Tarea | Transcriba literalmente el pasaje del fragmento sobre el relator general del Sínodo que va desde "Este cardenal jesuita, además" hasta "han estado equivocados.".

Fragmento de texto |
# # # #
Este cardenal jesuita, además de ser arzobispo de Luxemburgo y Presidente de la Comisión de Conferencias Episcopales de la Unión Europea, ha sido nombrado relator general del Sínodo por el Papa Francisco. Es, pues, a la vez un peso pesado de la Iglesia y la voz más autorizada en cuestiones sinodales, después del propio Papa. Haríamos bien, por lo tanto, en prestarle atención.

¿Qué tiene que decirnos el relator general del Sínodo? Por lo visto, que el sexto mandamiento y toda la doctrina de la Iglesia sobre las relaciones sexuales fuera del matrimonio y las relaciones entre personas del mismo sexo siempre han estado equivocados.
“¿Parejas gay? Dios no las maldice. ¿Cree que Dios pueda alguna vez ‘decir-mal’ sobre dos personas que se aman? En el Reino de Dios ninguno está excluido: ni siquiera los divorciados vueltos a casar, ni siquiera los homosexuales, todos. El Reino de Dios no es un club exclusivo. Abre sus puertas a todos, sin discriminaciones. Muchos de nuestros hermanos y hermanas nos dicen que, sea cual sea el origen y la causa de su orientación sexual, ciertamente no la han elegido. No son manzanas podridas”.
Y a continuación añadió:
“No creo que haya lugar para un matrimonio sacramental entre personas del mismo sexo, porque no hay un objetivo procreativo que lo caracterice, pero esto no quiere decir que su relación afectiva no tenga ningún valor”.
Antes de que alguien lo pregunte, conviene señalar que no se trata de una expresión imprecisa o puntual. En febrero declaró algo similar en otra entrevista en Alemania, en la que afirmó, con respecto a la doctrina sobre las relaciones entre personas del mismo sexo que creía que “el fundamento sociológico-científico de esta doctrina ya no es correcto”, indicando que debía revisarse la doctrina de la Iglesia y sugiriendo que la forma de hablar del Papa Francisco sobre la homosexualidad podría llevar a un cambio de la doctrina.

El cardenal dijo otras muchas cosas, sin que faltaran la patética y ya casi obligatoria adulación al Papa, pero creo que las frases citadas son suficientes para que nos hagamos una idea de cómo piensa este purpurado. No sé qué es más llamativo, que un cardenal arzobispo niegue frontalmente la doctrina de la Iglesia en público, que ese cardenal precisamente haya sido elegido relator del nuevo sínodo o que las “razones” que da para sus heterodoxias sean de un nivel intelectual ínfimo, que cualquier seminarista de primero de Teología o incluso cualquier catequista parroquial con dos dedos de frente podría rebatir sin ninguna dificultad.
# # # #
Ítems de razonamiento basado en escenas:

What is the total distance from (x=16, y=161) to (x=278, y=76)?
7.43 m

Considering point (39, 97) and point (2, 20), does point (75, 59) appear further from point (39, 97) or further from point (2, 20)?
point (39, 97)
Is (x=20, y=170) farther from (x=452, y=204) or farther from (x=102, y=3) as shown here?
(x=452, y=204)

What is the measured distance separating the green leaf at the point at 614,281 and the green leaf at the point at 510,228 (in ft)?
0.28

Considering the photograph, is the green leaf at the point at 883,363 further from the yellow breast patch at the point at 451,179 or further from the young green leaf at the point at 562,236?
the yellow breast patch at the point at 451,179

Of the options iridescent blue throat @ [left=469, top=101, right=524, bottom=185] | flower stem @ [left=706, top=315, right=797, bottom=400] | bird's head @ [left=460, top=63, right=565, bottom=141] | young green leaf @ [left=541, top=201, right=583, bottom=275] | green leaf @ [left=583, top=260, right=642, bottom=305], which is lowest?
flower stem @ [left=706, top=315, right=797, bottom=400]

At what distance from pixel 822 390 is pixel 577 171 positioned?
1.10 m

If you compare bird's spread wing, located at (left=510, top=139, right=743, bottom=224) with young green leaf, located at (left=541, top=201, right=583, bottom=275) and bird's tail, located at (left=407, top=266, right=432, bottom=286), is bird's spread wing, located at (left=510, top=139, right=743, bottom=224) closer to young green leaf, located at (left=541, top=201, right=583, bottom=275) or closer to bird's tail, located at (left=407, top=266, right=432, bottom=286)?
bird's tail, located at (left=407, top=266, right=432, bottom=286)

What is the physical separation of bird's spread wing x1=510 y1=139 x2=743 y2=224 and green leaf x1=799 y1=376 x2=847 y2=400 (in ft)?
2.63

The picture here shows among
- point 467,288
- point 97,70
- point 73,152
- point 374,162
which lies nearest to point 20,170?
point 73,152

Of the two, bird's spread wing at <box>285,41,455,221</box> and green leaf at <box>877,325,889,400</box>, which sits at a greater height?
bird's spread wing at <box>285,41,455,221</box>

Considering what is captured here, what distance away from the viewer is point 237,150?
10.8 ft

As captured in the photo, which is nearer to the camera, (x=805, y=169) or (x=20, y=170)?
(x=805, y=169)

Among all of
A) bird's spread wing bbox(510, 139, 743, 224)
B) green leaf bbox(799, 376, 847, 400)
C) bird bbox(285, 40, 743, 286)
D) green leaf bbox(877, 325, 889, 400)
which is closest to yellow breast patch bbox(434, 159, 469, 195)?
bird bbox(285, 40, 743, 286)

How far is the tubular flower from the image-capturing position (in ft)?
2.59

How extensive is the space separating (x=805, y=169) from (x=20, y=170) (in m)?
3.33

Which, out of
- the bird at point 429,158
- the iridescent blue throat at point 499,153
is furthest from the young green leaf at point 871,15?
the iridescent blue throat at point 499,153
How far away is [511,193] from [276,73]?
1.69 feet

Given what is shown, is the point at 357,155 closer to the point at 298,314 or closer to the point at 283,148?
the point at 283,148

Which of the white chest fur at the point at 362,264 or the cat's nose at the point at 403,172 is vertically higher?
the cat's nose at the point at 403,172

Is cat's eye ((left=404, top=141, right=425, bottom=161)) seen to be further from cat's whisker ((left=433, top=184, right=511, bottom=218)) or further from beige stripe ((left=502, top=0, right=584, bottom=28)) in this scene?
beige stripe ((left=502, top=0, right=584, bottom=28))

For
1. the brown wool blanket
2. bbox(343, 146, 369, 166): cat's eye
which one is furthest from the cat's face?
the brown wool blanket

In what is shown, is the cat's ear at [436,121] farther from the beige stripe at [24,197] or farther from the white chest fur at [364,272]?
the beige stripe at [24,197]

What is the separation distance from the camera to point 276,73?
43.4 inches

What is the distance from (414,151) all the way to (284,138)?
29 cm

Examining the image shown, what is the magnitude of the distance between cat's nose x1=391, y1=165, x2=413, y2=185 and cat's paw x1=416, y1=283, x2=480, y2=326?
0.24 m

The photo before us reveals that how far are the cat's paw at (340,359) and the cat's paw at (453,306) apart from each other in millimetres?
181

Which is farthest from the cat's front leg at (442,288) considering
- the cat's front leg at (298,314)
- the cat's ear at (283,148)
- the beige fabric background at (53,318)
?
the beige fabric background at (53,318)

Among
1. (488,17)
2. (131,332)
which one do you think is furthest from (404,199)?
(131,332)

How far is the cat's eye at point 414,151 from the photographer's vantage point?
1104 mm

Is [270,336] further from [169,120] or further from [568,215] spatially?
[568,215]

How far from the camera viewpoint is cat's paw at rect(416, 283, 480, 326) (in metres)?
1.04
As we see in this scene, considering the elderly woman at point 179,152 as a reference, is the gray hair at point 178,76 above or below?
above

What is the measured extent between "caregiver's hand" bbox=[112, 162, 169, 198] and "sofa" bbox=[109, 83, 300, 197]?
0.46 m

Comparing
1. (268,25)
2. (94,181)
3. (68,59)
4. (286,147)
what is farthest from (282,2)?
# # # #
Solución escrita |
Este cardenal jesuita, además de ser arzobispo de Luxemburgo y Presidente de la Comisión de Conferencias Episcopales de la Unión Europea, ha sido nombrado relator general del Sínodo por el Papa Francisco. Es, pues, a la vez un peso pesado de la Iglesia y la voz más autorizada en cuestiones sinodales, después del propio Papa. Haríamos bien, por lo tanto, en prestarle atención.

¿Qué tiene que decirnos el relator general del Sínodo? Por lo visto, que el sexto mandamiento y toda la doctrina de la Iglesia sobre las relaciones sexuales fuera del matrimonio y las relaciones entre personas del mismo sexo siempre han estado equivocados.